Fast-paced and funny. Scientific and tender. A literary thriller featuring Auks. As if Hilary Mantel’s The Giant, O’Brien met Robinson Crusoe, here is a story of one man’s growing humanity amidst famine and extinction.
Told in the vernacular of the day, this novel-as-notebook features a 19th-century ornithologist on a remote Irish island—from the author of indie favorite The Gospel of Orla.
Written in the form of a 19th-century notebook of ornithological observations, Field Notes from an Extinction follows the life and work of one Ignatius Green, a fictitious English scientist dispatched by the Royal Society to the remote island of Tor Mor off the northern Irish coast. Green, a widower, is single-minded and self-righteous, brilliant and bumbling. He is determined to set the scientific record straight on the mating rituals, feeding and care of hatchlings,
and other minutiae he can gather about the Great Auk (pinguinus impennis).

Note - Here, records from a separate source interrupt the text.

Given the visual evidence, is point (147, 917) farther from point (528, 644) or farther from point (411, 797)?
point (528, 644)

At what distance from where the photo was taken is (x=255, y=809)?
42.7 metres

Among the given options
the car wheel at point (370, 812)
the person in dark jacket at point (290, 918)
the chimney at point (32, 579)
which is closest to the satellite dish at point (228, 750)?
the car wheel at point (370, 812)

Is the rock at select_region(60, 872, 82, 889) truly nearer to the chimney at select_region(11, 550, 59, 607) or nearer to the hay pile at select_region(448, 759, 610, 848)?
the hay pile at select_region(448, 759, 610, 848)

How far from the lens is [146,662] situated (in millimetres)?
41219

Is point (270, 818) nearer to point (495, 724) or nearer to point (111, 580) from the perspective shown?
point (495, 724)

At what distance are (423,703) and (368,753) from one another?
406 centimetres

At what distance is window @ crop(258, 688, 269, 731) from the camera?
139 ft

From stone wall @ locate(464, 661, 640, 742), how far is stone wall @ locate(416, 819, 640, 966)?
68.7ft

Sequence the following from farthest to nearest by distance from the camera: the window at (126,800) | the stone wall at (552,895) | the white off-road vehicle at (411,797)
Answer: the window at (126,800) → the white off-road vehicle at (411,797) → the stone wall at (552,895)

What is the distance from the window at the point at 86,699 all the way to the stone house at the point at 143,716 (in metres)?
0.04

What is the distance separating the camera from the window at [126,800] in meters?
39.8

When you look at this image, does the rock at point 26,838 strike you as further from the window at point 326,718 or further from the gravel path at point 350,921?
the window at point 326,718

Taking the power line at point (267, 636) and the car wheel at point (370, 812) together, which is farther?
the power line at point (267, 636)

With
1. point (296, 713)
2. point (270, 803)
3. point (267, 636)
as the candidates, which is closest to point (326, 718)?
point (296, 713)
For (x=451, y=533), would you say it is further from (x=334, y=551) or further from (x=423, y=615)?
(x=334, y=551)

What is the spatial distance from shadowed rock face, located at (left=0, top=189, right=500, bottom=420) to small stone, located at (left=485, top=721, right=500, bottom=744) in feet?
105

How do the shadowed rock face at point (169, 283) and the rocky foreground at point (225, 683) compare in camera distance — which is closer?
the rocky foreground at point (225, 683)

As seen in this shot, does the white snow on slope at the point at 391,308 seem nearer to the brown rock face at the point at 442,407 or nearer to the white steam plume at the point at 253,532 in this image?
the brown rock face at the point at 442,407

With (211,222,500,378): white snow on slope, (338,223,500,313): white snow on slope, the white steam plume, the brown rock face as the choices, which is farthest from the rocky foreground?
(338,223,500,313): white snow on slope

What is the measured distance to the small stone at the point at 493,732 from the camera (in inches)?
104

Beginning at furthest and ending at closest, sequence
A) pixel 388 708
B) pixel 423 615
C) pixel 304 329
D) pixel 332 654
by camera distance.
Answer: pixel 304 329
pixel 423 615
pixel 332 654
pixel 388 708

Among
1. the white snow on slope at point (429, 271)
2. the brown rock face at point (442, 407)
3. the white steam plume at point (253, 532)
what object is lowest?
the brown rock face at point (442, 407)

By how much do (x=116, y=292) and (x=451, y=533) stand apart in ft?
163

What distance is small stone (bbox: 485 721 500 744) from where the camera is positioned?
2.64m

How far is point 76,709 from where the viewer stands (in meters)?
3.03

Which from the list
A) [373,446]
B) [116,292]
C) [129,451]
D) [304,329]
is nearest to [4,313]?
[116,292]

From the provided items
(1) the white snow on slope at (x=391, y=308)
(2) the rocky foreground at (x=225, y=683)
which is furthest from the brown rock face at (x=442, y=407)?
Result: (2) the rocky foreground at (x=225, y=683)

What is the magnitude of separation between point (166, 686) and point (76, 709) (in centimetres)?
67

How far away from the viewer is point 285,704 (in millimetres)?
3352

Green’s world is shattered when his monthly goods delivery arrives ravaged by the local Irish townsmen. His fury at their impertinence is matched only by his dismay at finding a small child amid the shipment--dirty, abandoned, mute, and utterly feral and unmanageable. Worse, the locals are growing restless and hungry. And there is talk sweeping the land of a terrifying woman with unnatural power.
Green fights for his survival against brigands and hunger and, most fearsome, the resolve of a fierce and angry child. And, perhaps, for a wider understanding of family amidst roiling societal unrest.